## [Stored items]

....

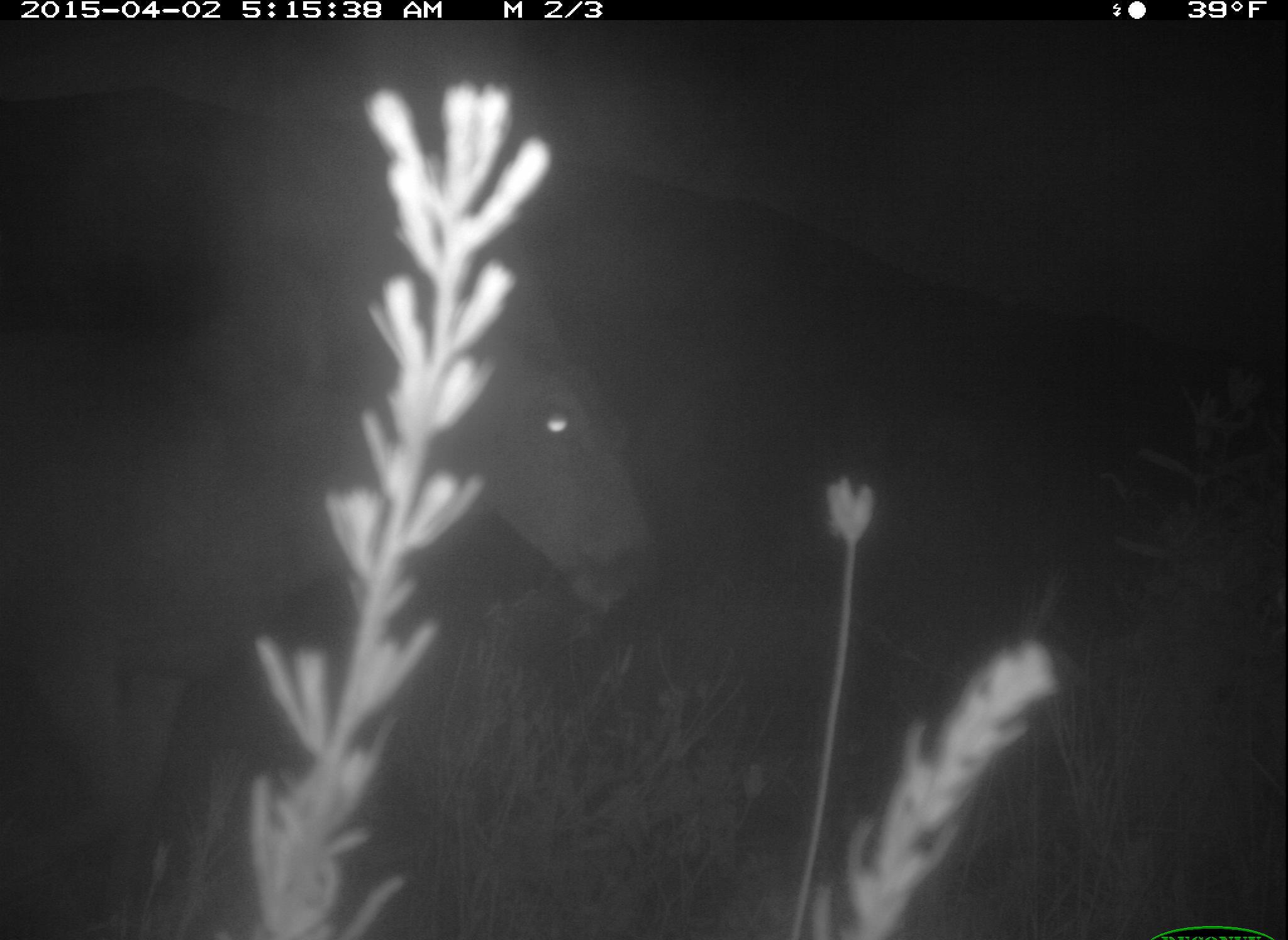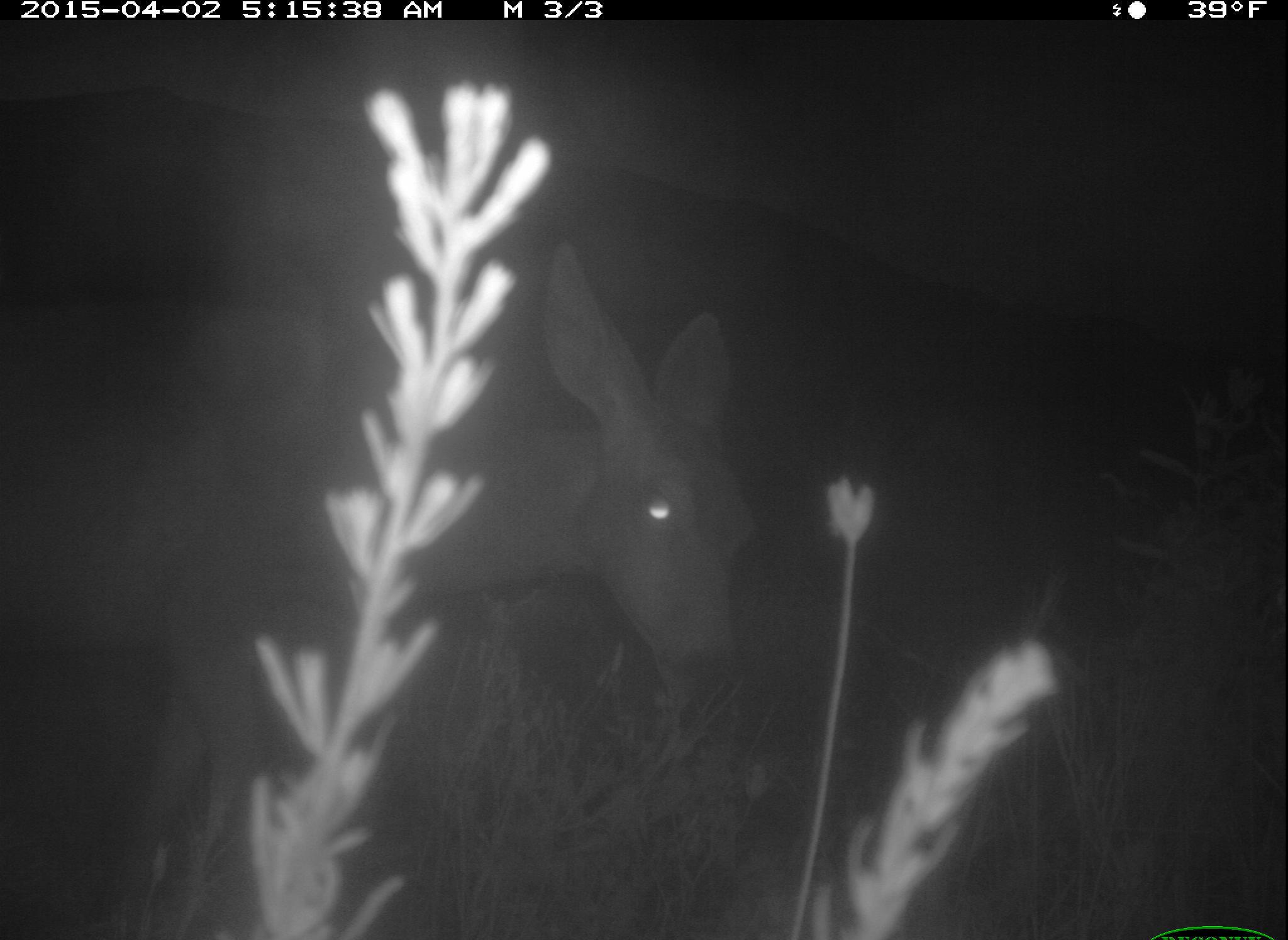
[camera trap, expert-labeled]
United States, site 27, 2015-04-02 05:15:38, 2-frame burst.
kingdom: Animalia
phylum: Chordata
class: Mammalia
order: Artiodactyla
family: Cervidae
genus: Odocoileus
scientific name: Odocoileus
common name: deer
Deer (Odocoileus).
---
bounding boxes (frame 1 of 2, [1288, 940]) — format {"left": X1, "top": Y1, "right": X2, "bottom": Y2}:
deer: {"left": 3, "top": 205, "right": 667, "bottom": 938}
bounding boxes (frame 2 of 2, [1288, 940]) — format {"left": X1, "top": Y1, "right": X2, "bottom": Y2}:
deer: {"left": 0, "top": 241, "right": 749, "bottom": 939}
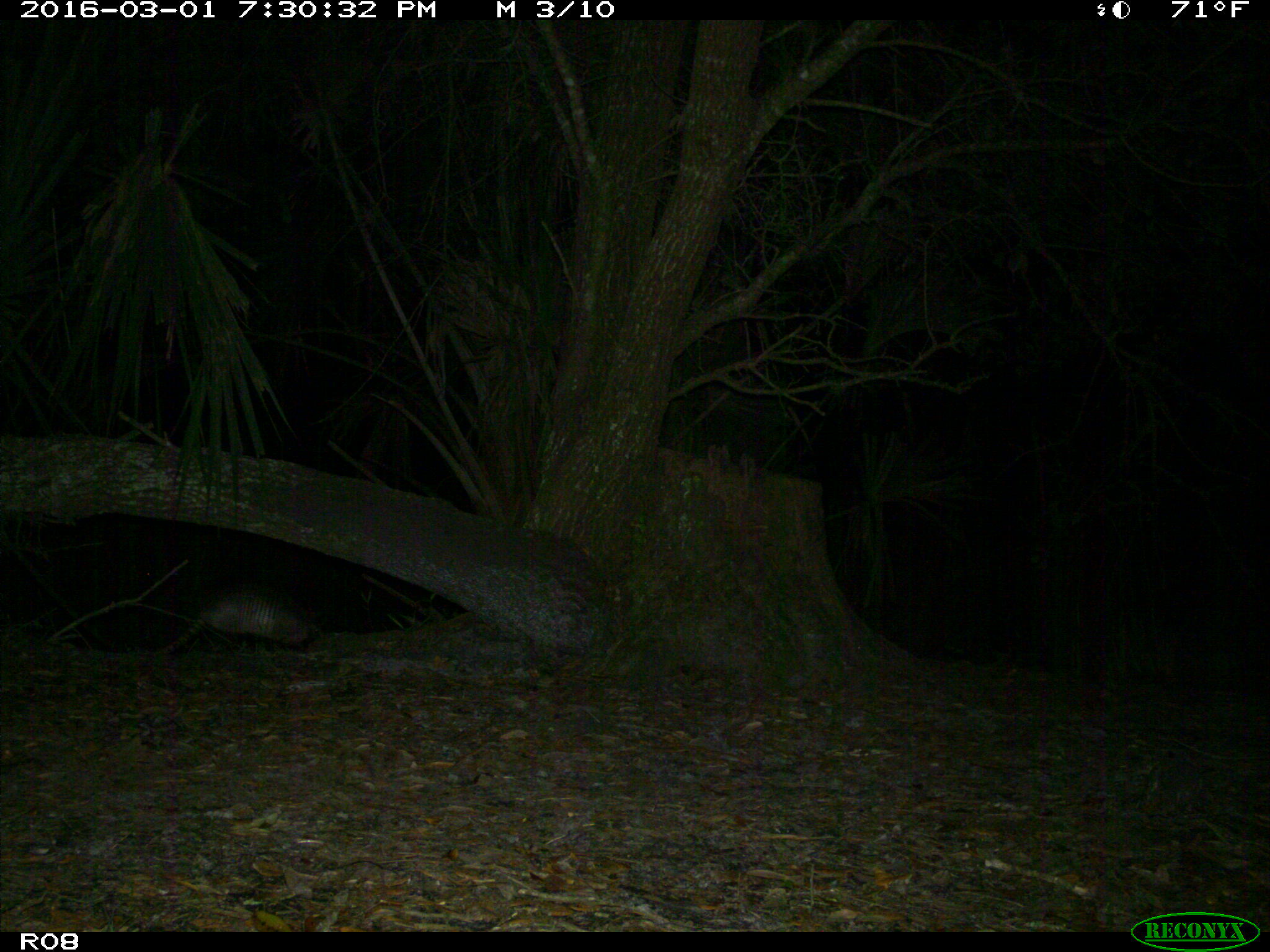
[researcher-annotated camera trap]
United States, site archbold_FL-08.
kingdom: Animalia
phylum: Chordata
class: Mammalia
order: Cingulata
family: Dasypodidae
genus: Dasypus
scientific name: Dasypus novemcinctus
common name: nine-banded armadillo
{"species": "Dasypus novemcinctus (nine-banded armadillo)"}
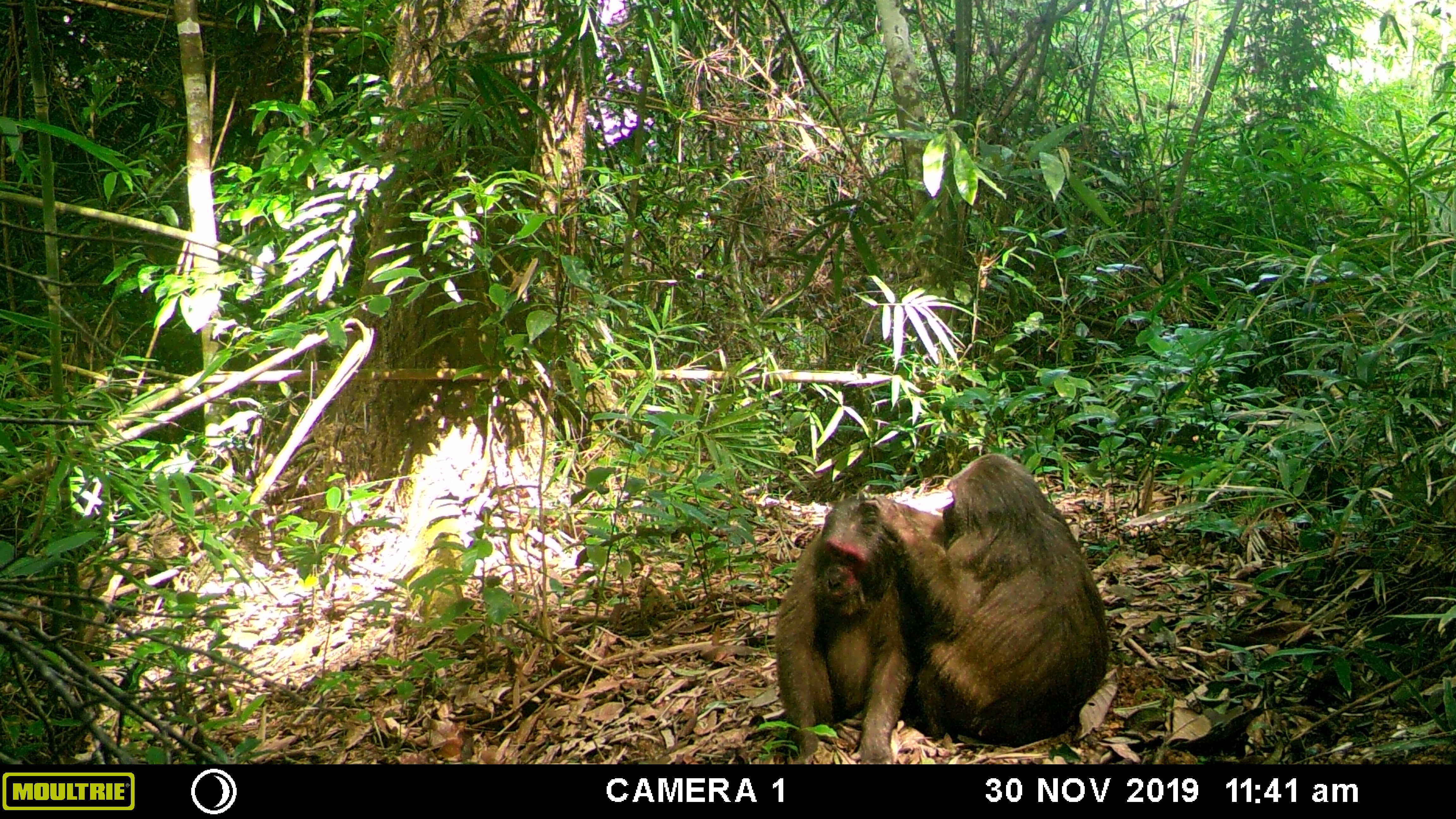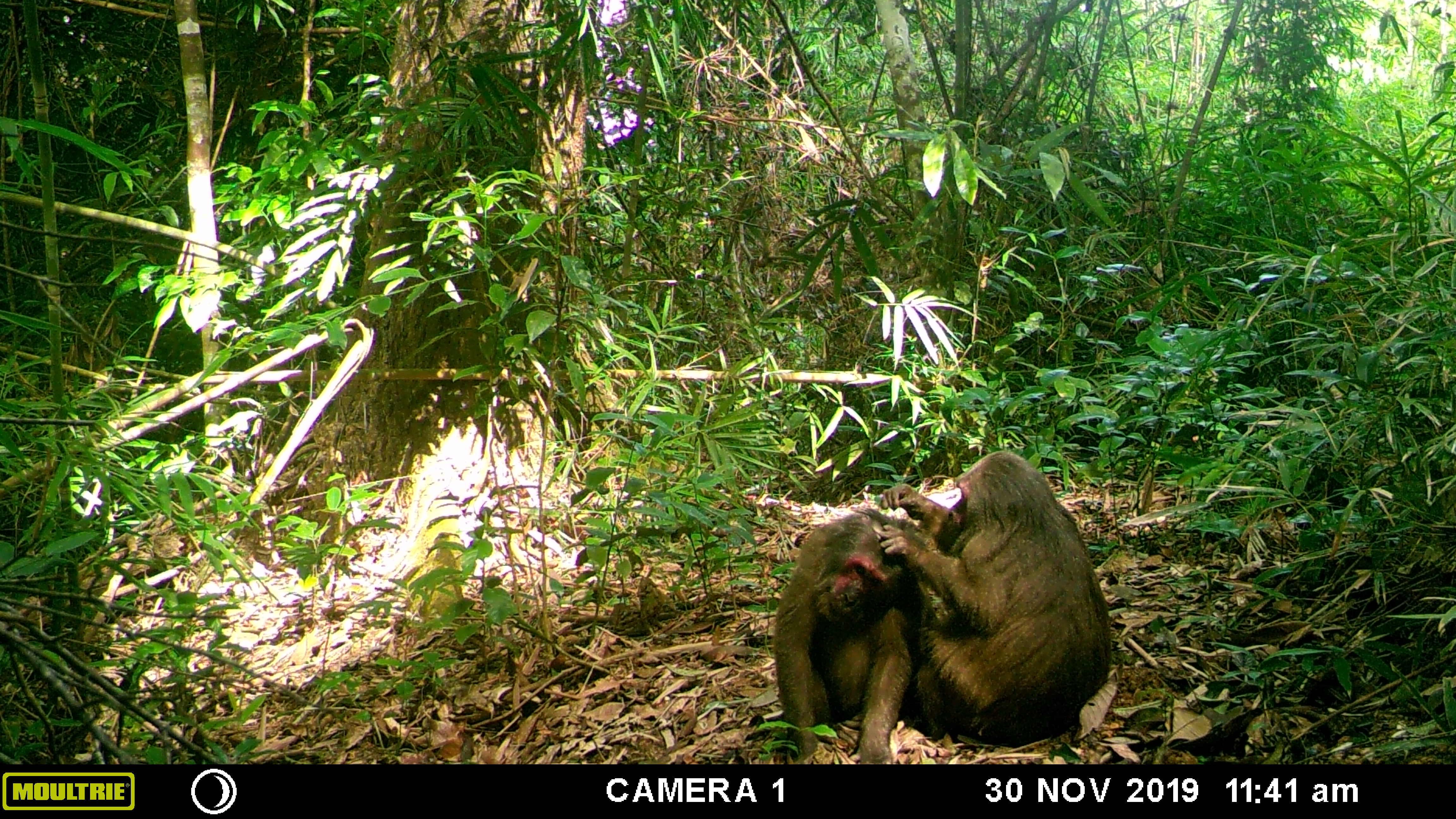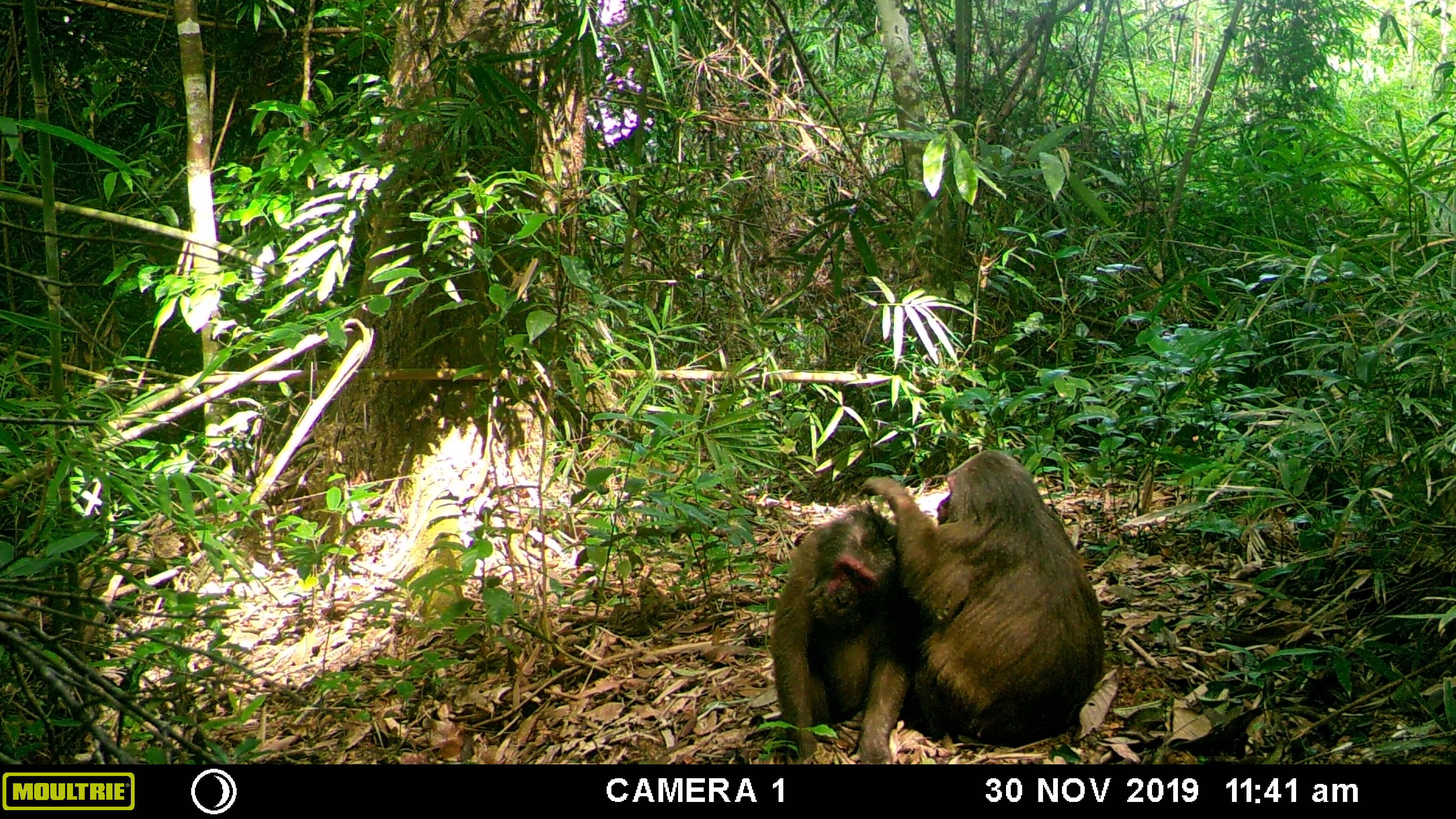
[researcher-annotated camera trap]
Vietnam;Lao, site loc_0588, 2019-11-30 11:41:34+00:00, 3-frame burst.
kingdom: Animalia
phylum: Chordata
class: Mammalia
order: Primates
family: Cercopithecidae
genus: Macaca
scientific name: Macaca arctoides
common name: stump-tailed macaque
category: stump tailed macaque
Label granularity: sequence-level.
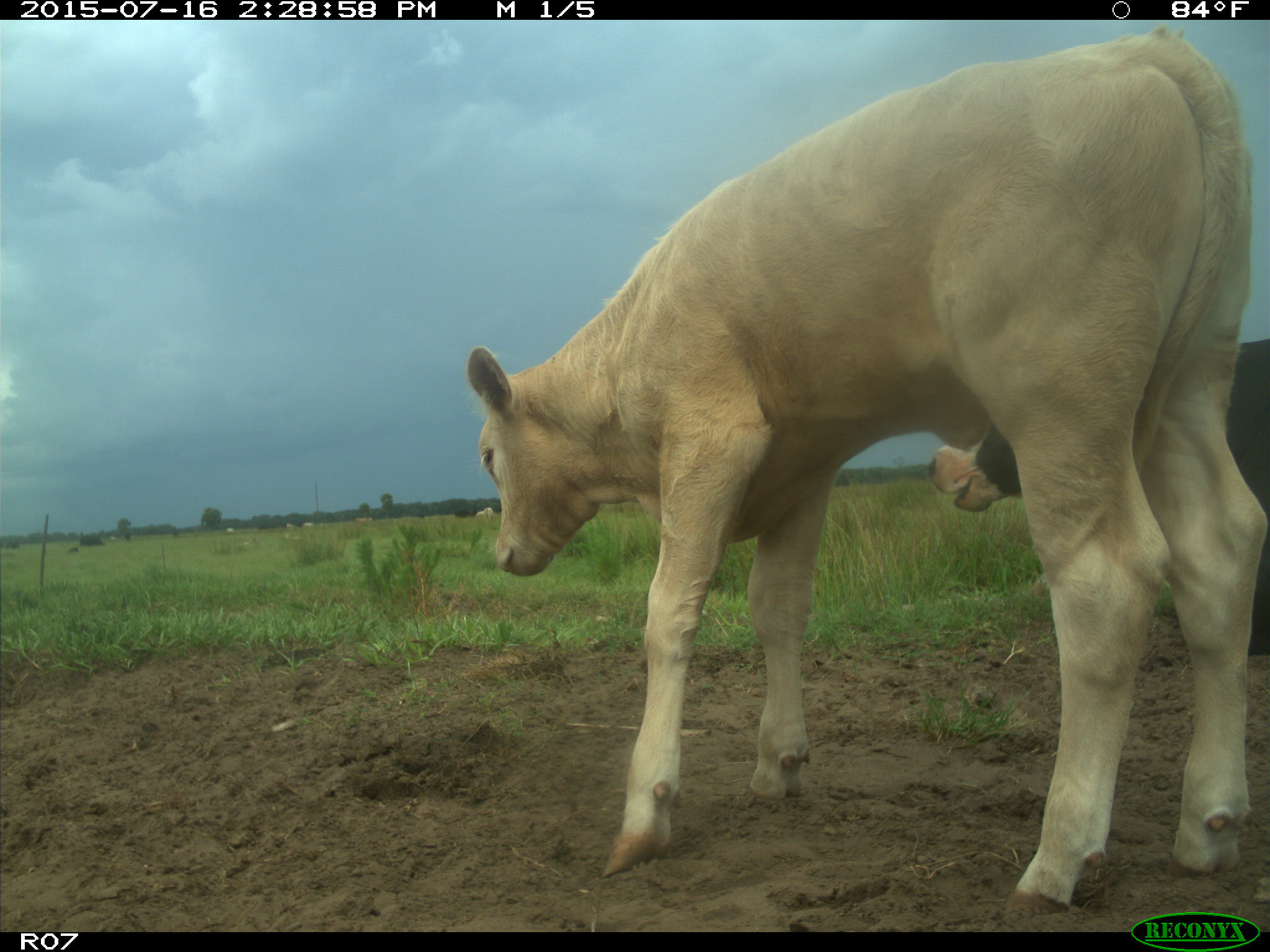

....

## [Problem description]
Look through the entries above. Copy out every line holding the word "site".

## [Problem solution]
United States, site 27, 2015-04-02 05:15:38, 2-frame burst.
United States, site archbold_FL-08.
Vietnam;Lao, site loc_0588, 2019-11-30 11:41:34+00:00, 3-frame burst.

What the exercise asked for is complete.